Amazingly, Missouri was one of only three states given an “A” in management of information by Governing Magazine in their 2008 state rankings, so one can imagine the situation in most other states. Missouri’s current IT leaders have indicated some intent to rely more on in-house IT staff and are making other attempts to improve control of IT systems. In addition, Missouri has often been fortunate to work with reliable IT contractors who employ local people, including some who have been state employees for part of their career, so the expertise stays “local” and some loyalty to the state may be preserved. But, if outsourcing expands or if different contractors are chosen, our current good fortune may end.

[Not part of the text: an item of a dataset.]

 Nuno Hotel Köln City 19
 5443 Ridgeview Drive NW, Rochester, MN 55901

Tight budgets and political forces are driving Missouri and other state governments toward operating in an emergency mode and we respond by privatizing more government work. As illustrated by the examples given here, an increasing number of the people performing IT work are not state employees and therefore do not possess the unique knowledge of government functions and data and do not have the same priorities and loyalties. In the long run, this can't help but undermine the integrity and reliability of our government.